▶ **Exercise goal**: Rewrite the lines from the one with "From the options listed as" through the one with "which item is furthest from (x=948, y=773)?", replacing "observation point" with "camera position" and keeping everything else unchanged.

▶ **Source material**:
________________________________________

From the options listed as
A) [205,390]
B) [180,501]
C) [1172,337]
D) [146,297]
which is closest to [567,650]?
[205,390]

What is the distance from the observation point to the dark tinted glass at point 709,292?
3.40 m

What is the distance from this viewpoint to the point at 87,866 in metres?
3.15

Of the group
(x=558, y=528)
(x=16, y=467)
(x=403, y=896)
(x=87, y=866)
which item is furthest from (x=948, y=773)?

________________________________________

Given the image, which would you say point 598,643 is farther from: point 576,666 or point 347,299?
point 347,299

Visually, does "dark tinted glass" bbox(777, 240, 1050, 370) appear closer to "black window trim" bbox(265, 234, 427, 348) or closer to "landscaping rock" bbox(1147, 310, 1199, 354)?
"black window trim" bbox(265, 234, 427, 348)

________________________________________

▶ **Solved exercise**:
From the options listed as
A) [205,390]
B) [180,501]
C) [1172,337]
D) [146,297]
which is closest to [567,650]?
[205,390]

What is the distance from the camera position to the dark tinted glass at point 709,292?
3.40 m

What is the distance from this viewpoint to the point at 87,866 in metres?
3.15

Of the group
(x=558, y=528)
(x=16, y=467)
(x=403, y=896)
(x=87, y=866)
which item is furthest from (x=948, y=773)?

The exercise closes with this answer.